- **EXERCISE DESCRIPTION**: Below is a block of records; return all of them exactly, but without the images.

Data excerpts
--- --- ---

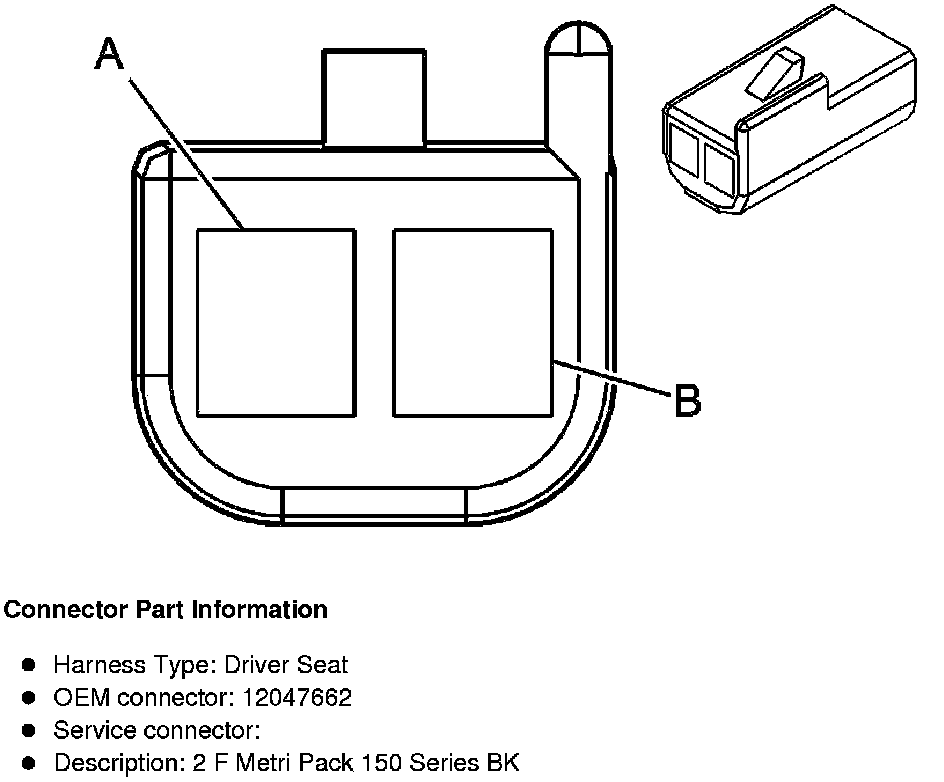 A

B

**Connector Part Information**

- Harness Type: Driver Seat
- OEM connector: 12047662
- Service connector:
- Description: 2 F Metri Pack 150 Series BK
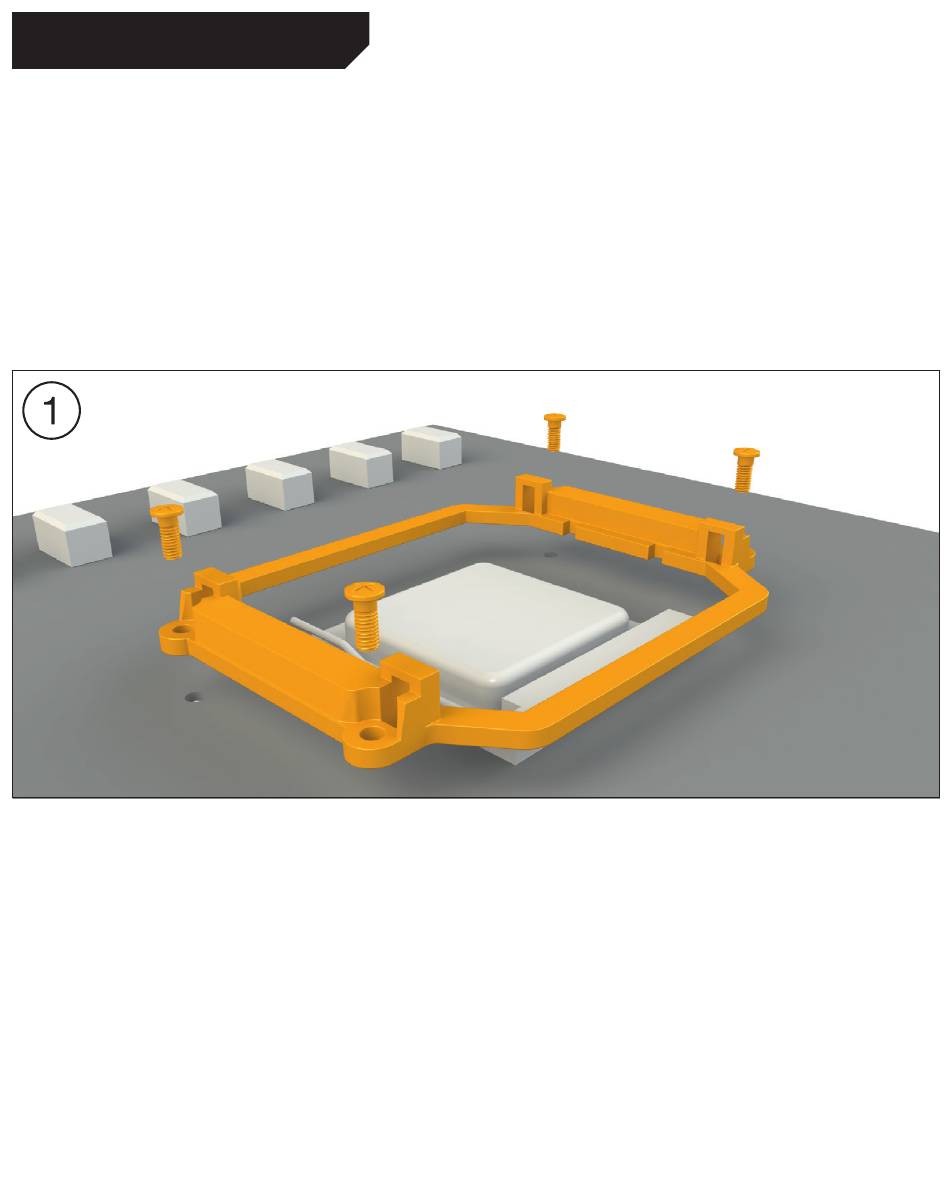 1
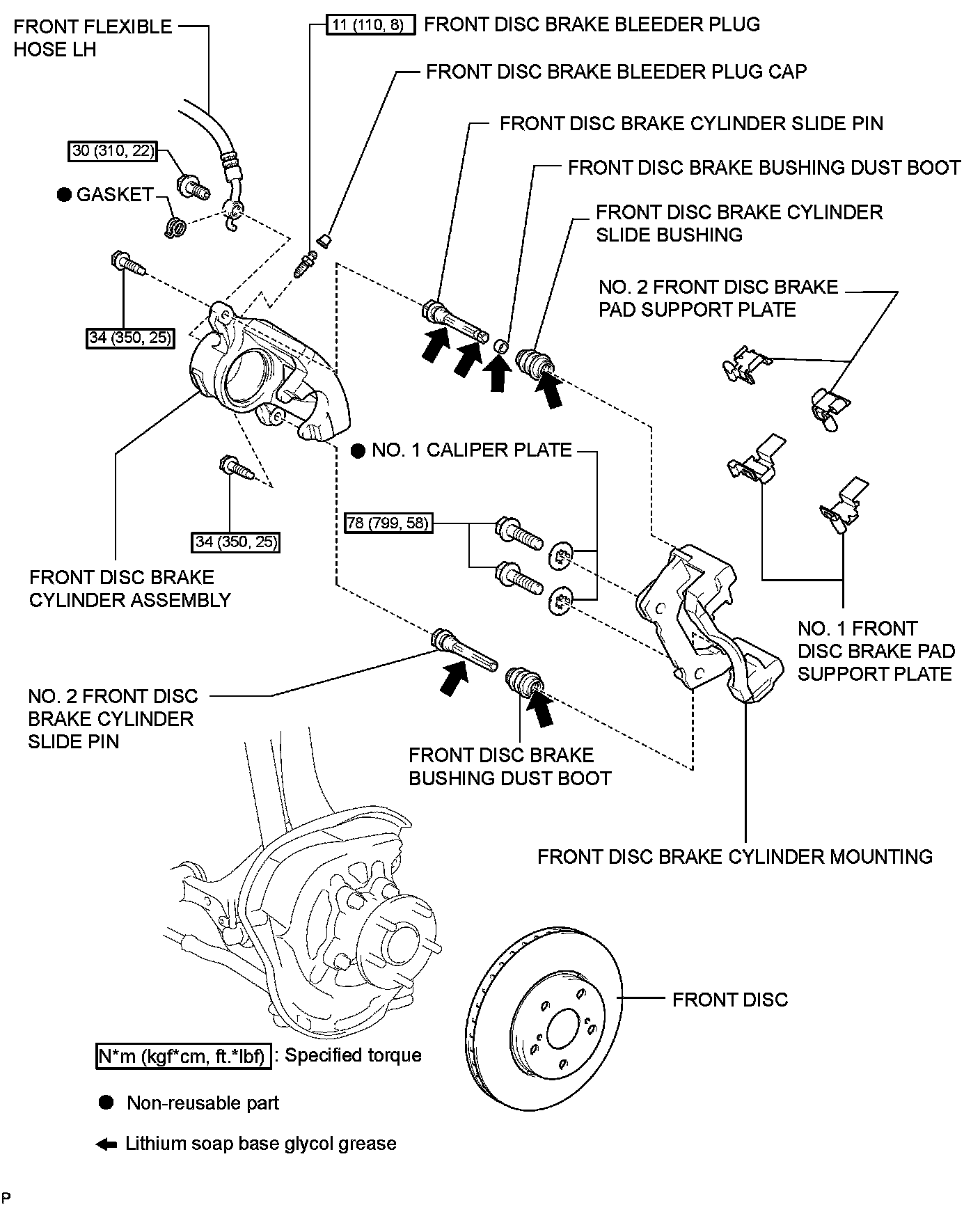 FRONT FLEXIBLE HOSE LH

11 (110, 8) FRONT DISC BRAKE BLEEDER PLUG

FRONT DISC BRAKE BLEEDER PLUG CAP

FRONT DISC BRAKE CYLINDER SLIDE PIN

FRONT DISC BRAKE BUSHING DUST BOOT

30 (310, 22)

● GASKET

FRONT DISC BRAKE CYLINDER SLIDE BUSHING

NO. 2 FRONT DISC BRAKE PAD SUPPORT PLATE

34 (350, 25)

● NO. 1 CALIPER PLATE

78 (799, 58)

34 (350, 25)

FRONT DISC BRAKE CYLINDER ASSEMBLY

NO. 1 FRONT DISC BRAKE PAD SUPPORT PLATE

NO. 2 FRONT DISC BRAKE CYLINDER SLIDE PIN

FRONT DISC BRAKE BUSHING DUST BOOT

FRONT DISC BRAKE CYLINDER MOUNTING

FRONT DISC

N*m (kgf*cm, ft.*lbf) : Specified torque

● Non-reusable part

← Lithium soap base glycol grease

P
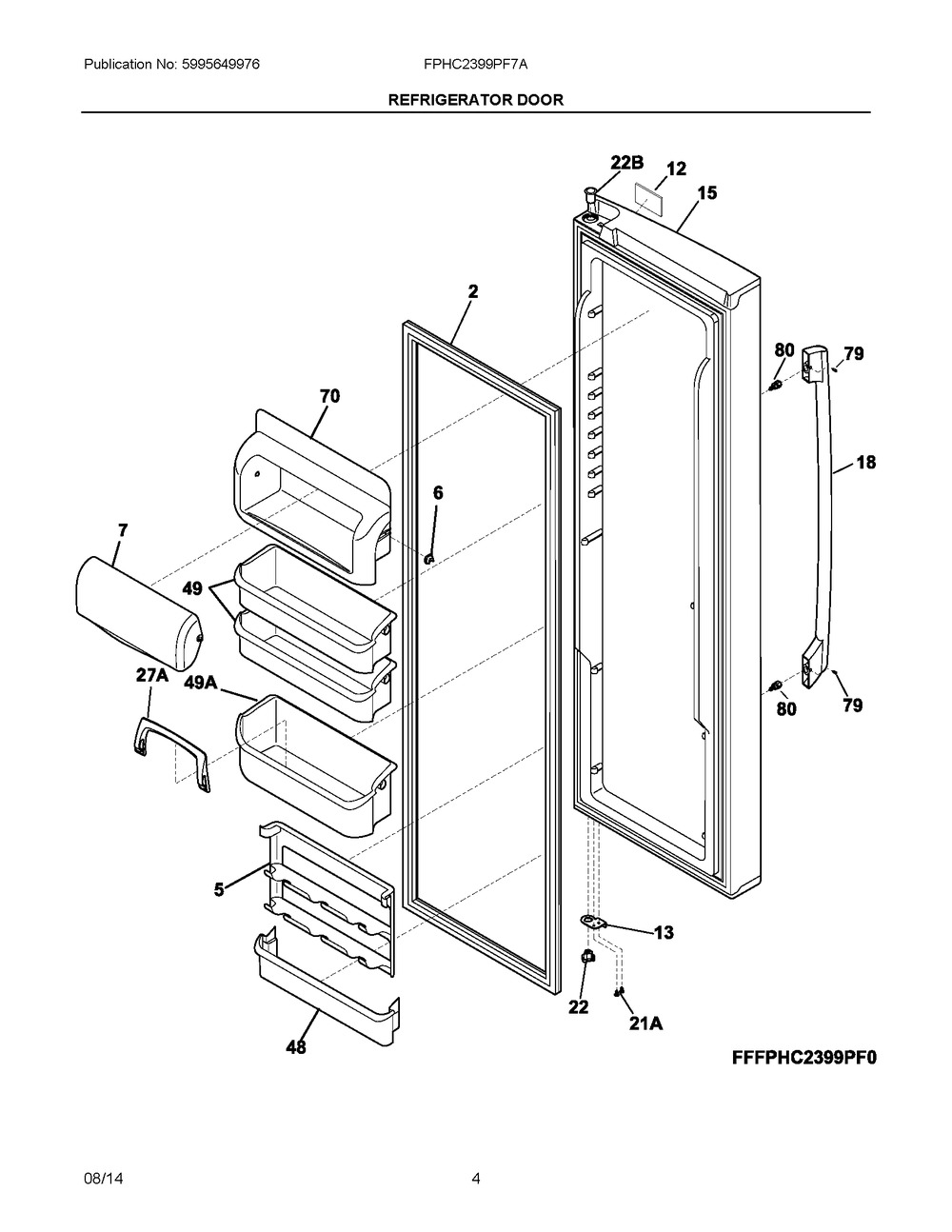 Publication No: 5995649976 FPHC2399PF7A

REFRIGERATOR DOOR

22B
12
15
2
80
79
70
18
6
7
49
27A
49A
80
79
5
13
22
21A
48

FFFPHC2399PF0

08/14 4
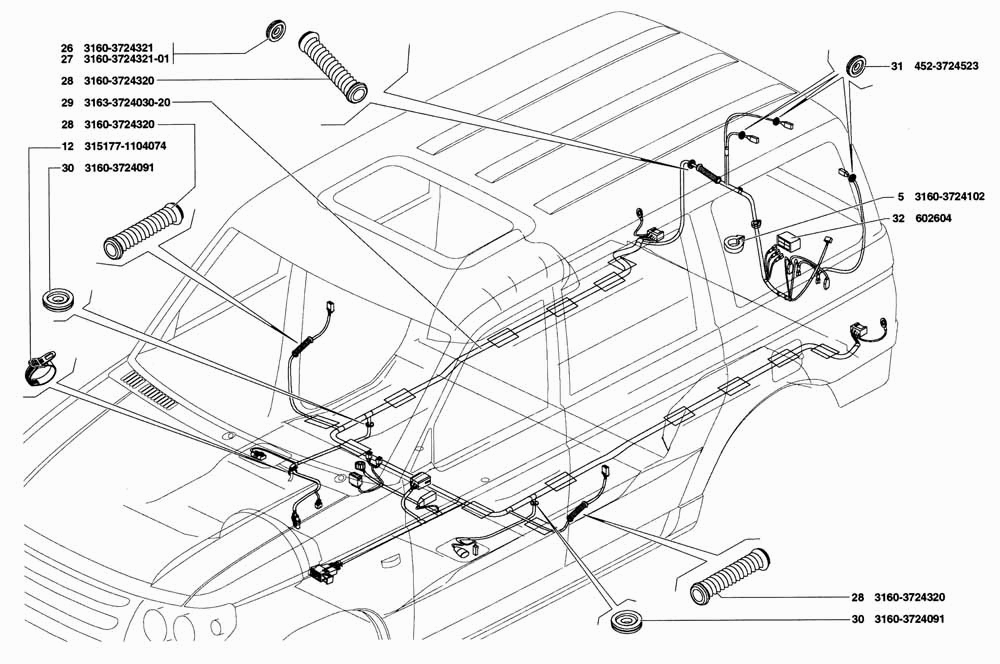 26 3160-3724321
27 3160-3724321-01
28 3160-3724320
29 3163-3724030-20
28 3160-3724320
12 315177-1104074
30 3160-3724091
31 452-3724523
5 3160-3724102
32 602604
28 3160-3724320
30 3160-3724091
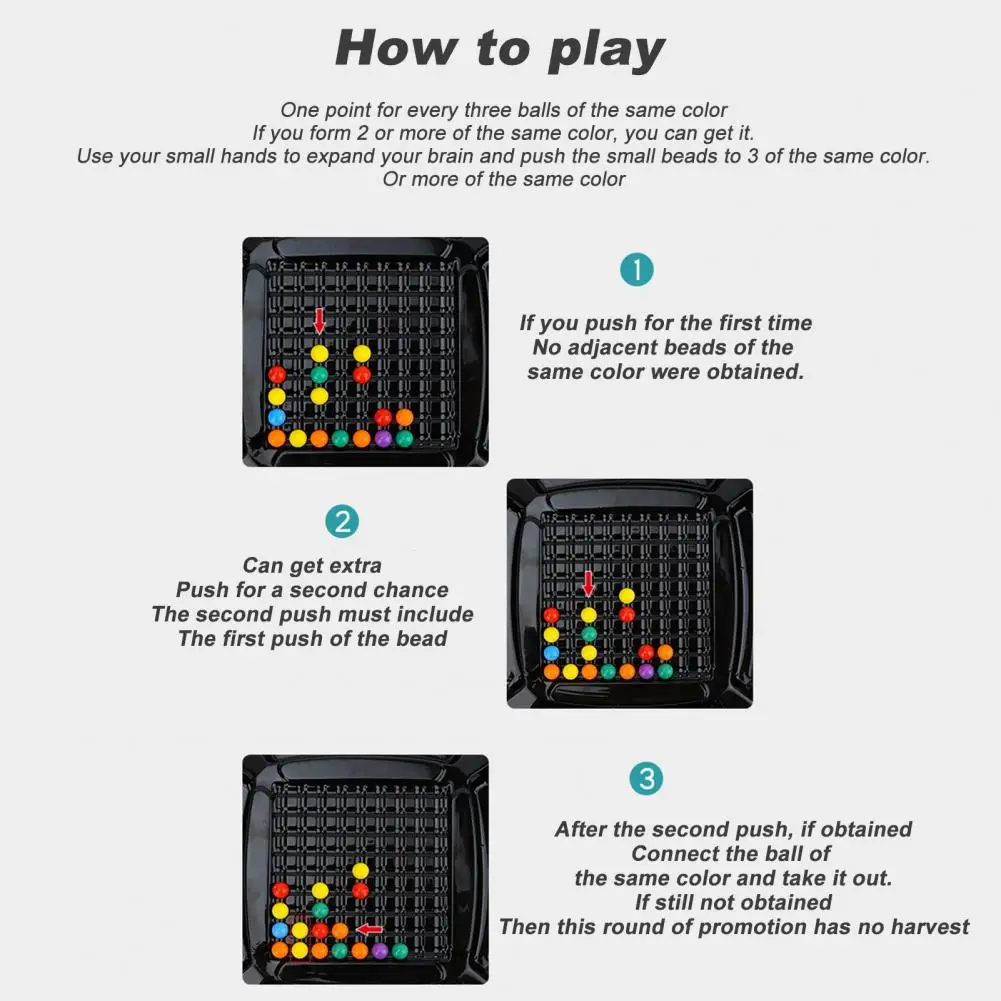 How to play

One point for every three balls of the same color
If you form 2 or more of the same color, you can get it.
Use your small hands to expand your brain and push the small beads to 3 of the same color.
Or more of the same color

1

If you push for the first time
No adjacent beads of the
same color were obtained.

2

Can get extra
Push for a second chance
The second push must include
The first push of the bead

3

After the second push, if obtained
Connect the ball of
the same color and take it out.
If still not obtained
Then this round of promotion has no harvest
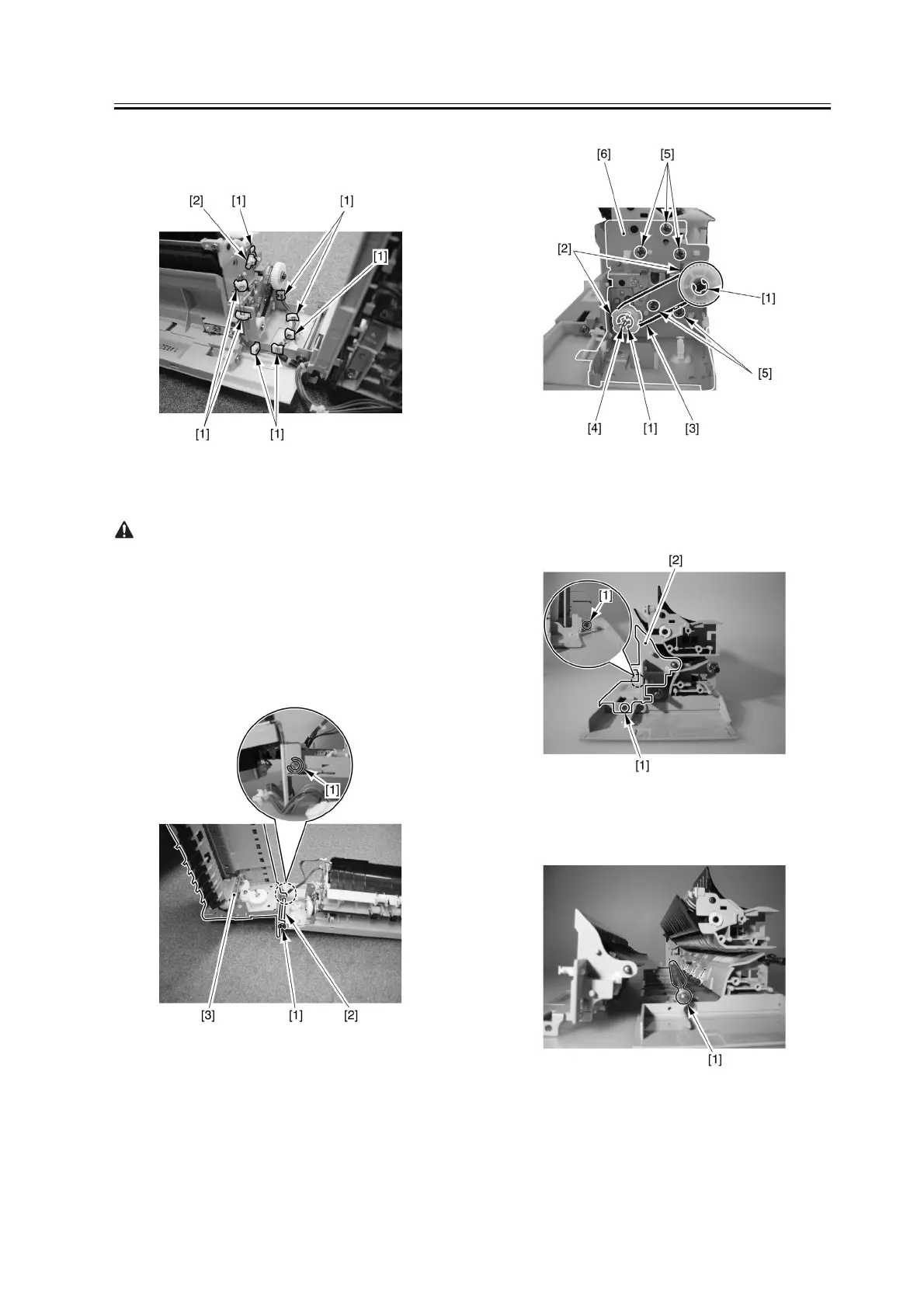 [2] [1] [1]

[1]

[1] [1]

[1]

[3] [1] [2]

[6] [5]

[2]

[1]

[5]

[4] [1] [3]

[2]

[1]

[1]

[1]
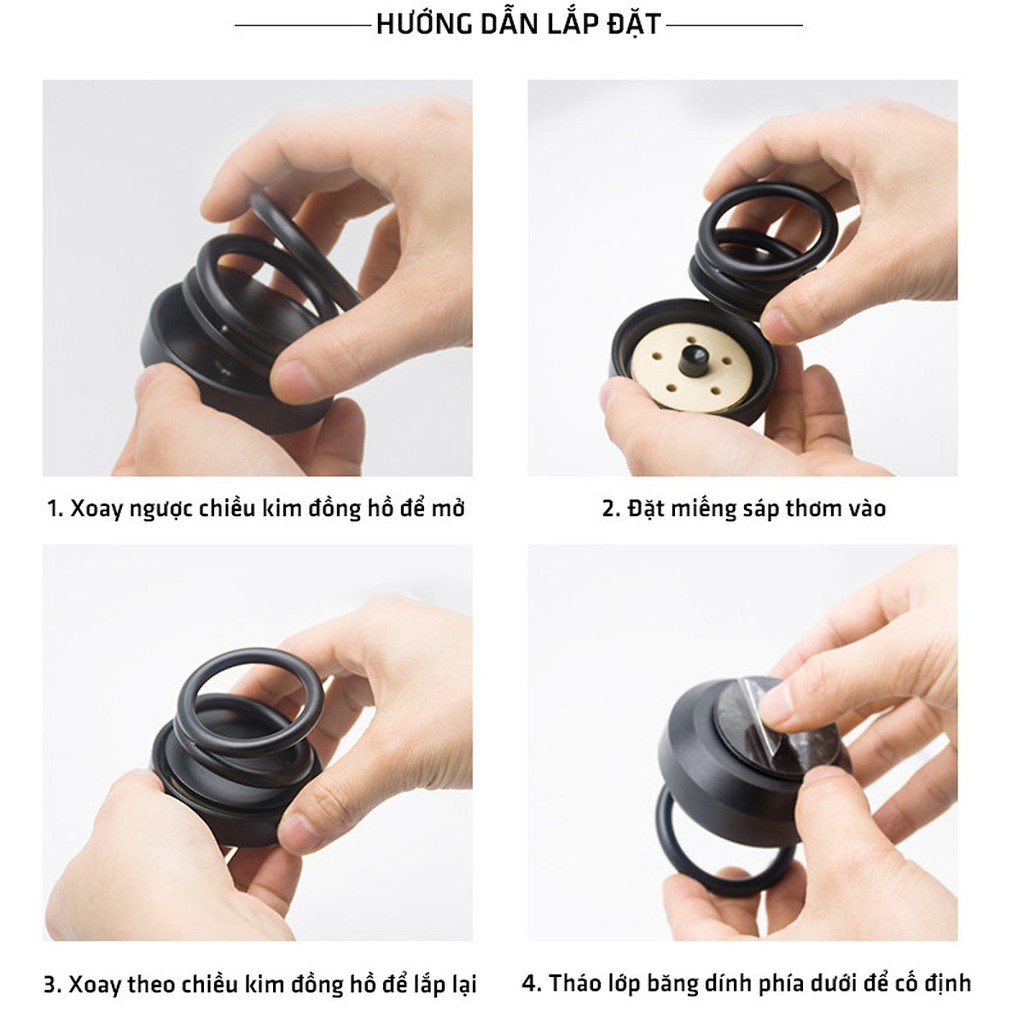 HƯỚNG DẪN LẮP ĐẶT

1. Xoay ngược chiều kim đồng hồ để mở

2. Đặt miếng sáp thơm vào

3. Xoay theo chiều kim đồng hồ để lắp lại

4. Tháo lớp băng dính phía dưới để cố định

--- --- ---

- **OUTPUT FOR THIS TASK**:
 A

B

**Connector Part Information**

- Harness Type: Driver Seat
- OEM connector: 12047662
- Service connector:
- Description: 2 F Metri Pack 150 Series BK
 1
 FRONT FLEXIBLE HOSE LH

11 (110, 8) FRONT DISC BRAKE BLEEDER PLUG

FRONT DISC BRAKE BLEEDER PLUG CAP

FRONT DISC BRAKE CYLINDER SLIDE PIN

FRONT DISC BRAKE BUSHING DUST BOOT

30 (310, 22)

● GASKET

FRONT DISC BRAKE CYLINDER SLIDE BUSHING

NO. 2 FRONT DISC BRAKE PAD SUPPORT PLATE

34 (350, 25)

● NO. 1 CALIPER PLATE

78 (799, 58)

34 (350, 25)

FRONT DISC BRAKE CYLINDER ASSEMBLY

NO. 1 FRONT DISC BRAKE PAD SUPPORT PLATE

NO. 2 FRONT DISC BRAKE CYLINDER SLIDE PIN

FRONT DISC BRAKE BUSHING DUST BOOT

FRONT DISC BRAKE CYLINDER MOUNTING

FRONT DISC

N*m (kgf*cm, ft.*lbf) : Specified torque

● Non-reusable part

← Lithium soap base glycol grease

P
 Publication No: 5995649976 FPHC2399PF7A

REFRIGERATOR DOOR

22B
12
15
2
80
79
70
18
6
7
49
27A
49A
80
79
5
13
22
21A
48

FFFPHC2399PF0

08/14 4
 26 3160-3724321
27 3160-3724321-01
28 3160-3724320
29 3163-3724030-20
28 3160-3724320
12 315177-1104074
30 3160-3724091
31 452-3724523
5 3160-3724102
32 602604
28 3160-3724320
30 3160-3724091
 How to play

One point for every three balls of the same color
If you form 2 or more of the same color, you can get it.
Use your small hands to expand your brain and push the small beads to 3 of the same color.
Or more of the same color

1

If you push for the first time
No adjacent beads of the
same color were obtained.

2

Can get extra
Push for a second chance
The second push must include
The first push of the bead

3

After the second push, if obtained
Connect the ball of
the same color and take it out.
If still not obtained
Then this round of promotion has no harvest
 [2] [1] [1]

[1]

[1] [1]

[1]

[3] [1] [2]

[6] [5]

[2]

[1]

[5]

[4] [1] [3]

[2]

[1]

[1]

[1]
 HƯỚNG DẪN LẮP ĐẶT

1. Xoay ngược chiều kim đồng hồ để mở

2. Đặt miếng sáp thơm vào

3. Xoay theo chiều kim đồng hồ để lắp lại

4. Tháo lớp băng dính phía dưới để cố định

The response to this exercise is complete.